Quoted text >>
▼
Teachers and parents have long known that every child learns differently, excelling in some areas and struggling in others. And yet many schools still struggle to help students learn a set of standards, while allowing who they are as learners to determine how they do so. While some educators hope technology will make personalization cheaper and easier, so far many of the solutions involve keeping kids on the same path, but varying the pace. The rigid system and its requirements have made it difficult to truly celebrate neurodiversity.
Special education practices may offer a model for other educators hoping to pursue more authentic personalization. When special education teachers create Individualized Education Programs (IEPs) for kids with learning differences, a variety of professionals come together to help identify specific needs, and parents are part of the process. Building off this model, some schools are trying in various ways to position differences as strengths and are finding ways to let a child’s personality, likes, dislikes, strengths and weaknesses influence how he is taught.
GATEWAY PUBLIC SCHOOLS
Gateway High School was founded by a group of parents who wanted to ensure learning differences wouldn’t be a barrier to college access. The San Francisco public charter school is founded on a few core principles, foremost of which are: All children can learn at high levels and all children learn differently, not just students with documented learning differences.
As a California public school, Gateway teachers use a curriculum that adheres to the Common Core State Standards. “A lot of the standards are about ways of thinking, and you can apply ways of thinking and demonstrate mastery in lots of ways,” said Becca Wieder, director of curriculum and instruction at Gateway.
The school tries to individualize the curriculum for students by offering flexible entry points, focusing on process as well as product, and having flexible timelines for achievement of mastery. For example, supporting one’s argument with evidence is a key standard in both math and English. But writing isn’t the only way to demonstrate a student can support an argument with evidence, so Gateway teachers give students the choice to demonstrate learning in multiple ways. Letting students start from their strengths builds their confidence to later show their mastery in other ways.
“All students ultimately in writing need to make an argument using evidence, but the way they get there might be slightly different,” Wieder said. Varying the length of the assignment for different students is another way teachers modify instruction to slowly build student skills. Wieder says the important thing is for students to demonstrate the cognitive skills and then work on length.
▲
Tasks to carry out >>
1: In the article on personalized learning, who founded Gateway High School?
2: Extend the article on personalized learning past its final sentence.
The items that follow come from a separate source.

Recorded information >>
▼
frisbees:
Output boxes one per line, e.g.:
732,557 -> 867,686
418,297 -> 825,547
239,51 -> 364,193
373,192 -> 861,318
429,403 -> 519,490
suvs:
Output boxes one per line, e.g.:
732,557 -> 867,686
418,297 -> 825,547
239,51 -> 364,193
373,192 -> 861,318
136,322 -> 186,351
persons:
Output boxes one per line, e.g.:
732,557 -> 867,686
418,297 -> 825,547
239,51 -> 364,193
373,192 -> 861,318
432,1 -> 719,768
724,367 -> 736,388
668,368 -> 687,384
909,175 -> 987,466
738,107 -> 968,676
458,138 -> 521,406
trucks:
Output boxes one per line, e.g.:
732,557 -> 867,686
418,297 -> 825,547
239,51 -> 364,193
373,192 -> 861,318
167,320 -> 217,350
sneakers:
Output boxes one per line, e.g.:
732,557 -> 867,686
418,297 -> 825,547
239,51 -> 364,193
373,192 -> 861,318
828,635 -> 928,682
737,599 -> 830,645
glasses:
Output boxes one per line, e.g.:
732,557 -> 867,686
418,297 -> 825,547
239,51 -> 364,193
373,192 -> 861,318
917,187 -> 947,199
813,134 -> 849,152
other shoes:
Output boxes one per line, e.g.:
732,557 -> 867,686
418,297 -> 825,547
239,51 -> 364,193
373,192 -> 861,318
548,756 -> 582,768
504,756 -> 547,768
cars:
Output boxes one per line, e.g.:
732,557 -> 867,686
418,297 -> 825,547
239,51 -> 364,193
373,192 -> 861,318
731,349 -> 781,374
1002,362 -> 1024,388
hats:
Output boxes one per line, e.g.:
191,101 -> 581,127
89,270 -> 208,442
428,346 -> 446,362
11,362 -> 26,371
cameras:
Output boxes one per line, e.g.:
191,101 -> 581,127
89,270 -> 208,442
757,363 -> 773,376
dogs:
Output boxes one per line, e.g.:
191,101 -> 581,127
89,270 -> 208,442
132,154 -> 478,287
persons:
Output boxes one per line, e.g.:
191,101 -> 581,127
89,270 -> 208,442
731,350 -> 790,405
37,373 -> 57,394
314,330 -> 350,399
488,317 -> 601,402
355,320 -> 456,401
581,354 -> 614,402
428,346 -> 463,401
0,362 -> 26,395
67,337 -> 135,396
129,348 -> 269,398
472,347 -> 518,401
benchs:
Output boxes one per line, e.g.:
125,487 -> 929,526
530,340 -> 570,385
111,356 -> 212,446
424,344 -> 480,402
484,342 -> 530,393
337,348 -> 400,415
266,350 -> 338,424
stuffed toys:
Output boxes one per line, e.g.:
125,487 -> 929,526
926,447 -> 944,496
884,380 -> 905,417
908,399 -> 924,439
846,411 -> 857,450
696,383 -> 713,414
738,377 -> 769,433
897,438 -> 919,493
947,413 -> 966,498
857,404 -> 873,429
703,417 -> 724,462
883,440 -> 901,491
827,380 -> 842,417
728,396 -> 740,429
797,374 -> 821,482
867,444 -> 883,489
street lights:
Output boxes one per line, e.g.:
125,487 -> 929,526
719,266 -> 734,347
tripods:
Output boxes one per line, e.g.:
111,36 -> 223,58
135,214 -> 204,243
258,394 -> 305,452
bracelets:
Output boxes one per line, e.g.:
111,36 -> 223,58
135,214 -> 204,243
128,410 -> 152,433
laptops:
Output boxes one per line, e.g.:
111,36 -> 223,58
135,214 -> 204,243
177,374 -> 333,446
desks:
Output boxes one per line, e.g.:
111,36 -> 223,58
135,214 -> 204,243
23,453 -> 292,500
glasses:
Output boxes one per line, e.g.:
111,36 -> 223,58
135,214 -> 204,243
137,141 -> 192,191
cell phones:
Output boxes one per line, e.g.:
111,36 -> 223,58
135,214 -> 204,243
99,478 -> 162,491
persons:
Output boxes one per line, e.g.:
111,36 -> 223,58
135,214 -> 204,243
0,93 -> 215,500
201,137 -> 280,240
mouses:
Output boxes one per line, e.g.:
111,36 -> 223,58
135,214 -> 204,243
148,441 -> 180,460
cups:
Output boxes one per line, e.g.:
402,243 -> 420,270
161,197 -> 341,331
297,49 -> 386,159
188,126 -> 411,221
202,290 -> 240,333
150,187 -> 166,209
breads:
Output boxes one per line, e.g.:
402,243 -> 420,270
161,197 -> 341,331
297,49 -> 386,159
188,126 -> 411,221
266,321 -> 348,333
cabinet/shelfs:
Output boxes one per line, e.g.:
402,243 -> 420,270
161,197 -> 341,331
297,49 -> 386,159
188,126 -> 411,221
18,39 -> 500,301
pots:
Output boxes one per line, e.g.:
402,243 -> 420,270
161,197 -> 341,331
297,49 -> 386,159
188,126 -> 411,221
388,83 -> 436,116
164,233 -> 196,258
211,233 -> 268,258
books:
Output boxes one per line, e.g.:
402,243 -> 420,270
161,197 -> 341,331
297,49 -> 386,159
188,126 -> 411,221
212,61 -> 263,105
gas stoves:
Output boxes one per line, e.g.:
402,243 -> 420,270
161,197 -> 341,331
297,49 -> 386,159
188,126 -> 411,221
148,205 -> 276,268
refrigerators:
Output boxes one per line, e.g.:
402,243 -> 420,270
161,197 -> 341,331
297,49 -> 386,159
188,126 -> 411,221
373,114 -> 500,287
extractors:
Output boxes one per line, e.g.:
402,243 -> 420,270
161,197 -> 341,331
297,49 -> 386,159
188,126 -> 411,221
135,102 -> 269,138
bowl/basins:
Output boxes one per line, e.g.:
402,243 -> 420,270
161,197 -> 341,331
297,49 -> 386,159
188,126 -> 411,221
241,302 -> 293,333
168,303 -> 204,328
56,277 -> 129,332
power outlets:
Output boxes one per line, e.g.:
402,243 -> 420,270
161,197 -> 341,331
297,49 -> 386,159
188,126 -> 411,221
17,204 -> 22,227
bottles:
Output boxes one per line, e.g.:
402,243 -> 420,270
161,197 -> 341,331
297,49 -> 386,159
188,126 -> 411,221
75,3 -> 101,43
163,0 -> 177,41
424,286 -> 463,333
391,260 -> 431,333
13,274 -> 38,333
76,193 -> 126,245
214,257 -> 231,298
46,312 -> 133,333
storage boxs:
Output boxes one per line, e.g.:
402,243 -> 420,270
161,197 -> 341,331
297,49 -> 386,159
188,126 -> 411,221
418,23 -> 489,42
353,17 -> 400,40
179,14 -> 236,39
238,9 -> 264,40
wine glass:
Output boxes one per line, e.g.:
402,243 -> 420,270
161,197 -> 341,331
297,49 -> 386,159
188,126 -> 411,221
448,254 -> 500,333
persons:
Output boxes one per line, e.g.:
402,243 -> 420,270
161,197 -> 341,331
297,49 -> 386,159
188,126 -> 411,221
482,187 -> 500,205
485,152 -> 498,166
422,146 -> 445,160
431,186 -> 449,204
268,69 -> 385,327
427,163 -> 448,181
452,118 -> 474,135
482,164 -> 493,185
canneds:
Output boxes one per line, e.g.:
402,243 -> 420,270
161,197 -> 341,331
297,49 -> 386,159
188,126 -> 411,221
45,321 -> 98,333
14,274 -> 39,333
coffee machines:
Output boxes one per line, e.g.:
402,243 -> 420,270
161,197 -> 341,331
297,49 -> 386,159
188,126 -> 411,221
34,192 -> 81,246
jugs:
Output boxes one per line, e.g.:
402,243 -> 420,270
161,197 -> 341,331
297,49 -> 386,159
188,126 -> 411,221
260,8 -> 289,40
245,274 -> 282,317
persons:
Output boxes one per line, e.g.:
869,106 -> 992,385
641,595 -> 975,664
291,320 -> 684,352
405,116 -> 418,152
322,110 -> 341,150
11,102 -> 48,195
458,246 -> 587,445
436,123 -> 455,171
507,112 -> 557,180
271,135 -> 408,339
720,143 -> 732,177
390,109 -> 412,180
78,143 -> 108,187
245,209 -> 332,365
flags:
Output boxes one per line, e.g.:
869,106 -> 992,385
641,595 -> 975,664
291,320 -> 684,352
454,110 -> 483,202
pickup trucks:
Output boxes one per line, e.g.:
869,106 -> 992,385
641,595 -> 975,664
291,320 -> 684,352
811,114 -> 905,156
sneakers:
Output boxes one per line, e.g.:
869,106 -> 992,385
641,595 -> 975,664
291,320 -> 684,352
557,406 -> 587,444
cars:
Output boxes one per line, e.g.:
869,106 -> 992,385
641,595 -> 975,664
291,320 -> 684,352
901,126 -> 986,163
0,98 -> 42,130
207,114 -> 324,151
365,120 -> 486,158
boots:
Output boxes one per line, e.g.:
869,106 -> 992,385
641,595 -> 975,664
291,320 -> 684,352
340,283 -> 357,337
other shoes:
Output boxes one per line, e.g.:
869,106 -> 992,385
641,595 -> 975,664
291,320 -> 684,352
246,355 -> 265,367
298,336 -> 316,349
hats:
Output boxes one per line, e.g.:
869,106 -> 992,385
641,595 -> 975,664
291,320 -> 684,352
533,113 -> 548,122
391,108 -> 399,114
▲
Answers to the problems >>
1: A group of parents who wanted to make sure learning differences wouldn't be a barrier to college access.

2:
Gateway now has a middle school as well. In both sixth grade and ninth grade, students learn about how the brain works, and that there's a lot of diversity in how people learn and approach problems. They work to identify strategies and habits that work for them, as well as identifying areas that need growth. These practices continue into high school; at the end of every assignment students reflect on how their learning strengths and weaknesses played into the assignment. The process builds metacognition about what they need as learners and how to ask for it.
“The idea that fair equals the same is challenged really early on at Gateway,” Wieder said. And when administrators poll students on diversity, the message is clearly coming through. Students explain how and why people are diverse, including how they learn, and what that adds to the school as a whole.
Students with documented learning differences are integrated into all classes at Gateway, but also receive extra support classes. “It normalizes the idea of difference,” Wieder said. “Our students identify as a strength of the school that it’s OK to be different here.”
In addition to focusing on diversity of learning needs, Gateway has a racially diverse student population, with different socioeconomic and ethnic groups well represented. Out of the 475 high school students and 300 middle school students, 15-18 percent are Asian, 20-25 percent are African-American, 20-25 percent are white and 35 percent are Latino.
“It’s unusual in San Francisco to have those four major ethnic groups represented in the same school,” Wieder said. Additionally, in any given year between 45-50 percent of students are on free and reduced-price lunch and about 20 percent have documented learning differences.
ADVANCED PLACEMENT AND HONORS COURSES
Gateway does offer Advanced Placement courses, but recently noticed there was a discrepancy in who took those classes. That led teachers to re-evaluate how they admitted students to honors and AP courses.
“We realized interest in the subject was being underprivileged in how we admitted and thought about honors and AP,” Wieder said. Teachers were looking for honors “readiness,” which in their minds translated to strong study skills, organization, time management and strong academic skills. When the staff widened how they thought about “readiness,” they doubled the number of African-American students taking honors and AP courses.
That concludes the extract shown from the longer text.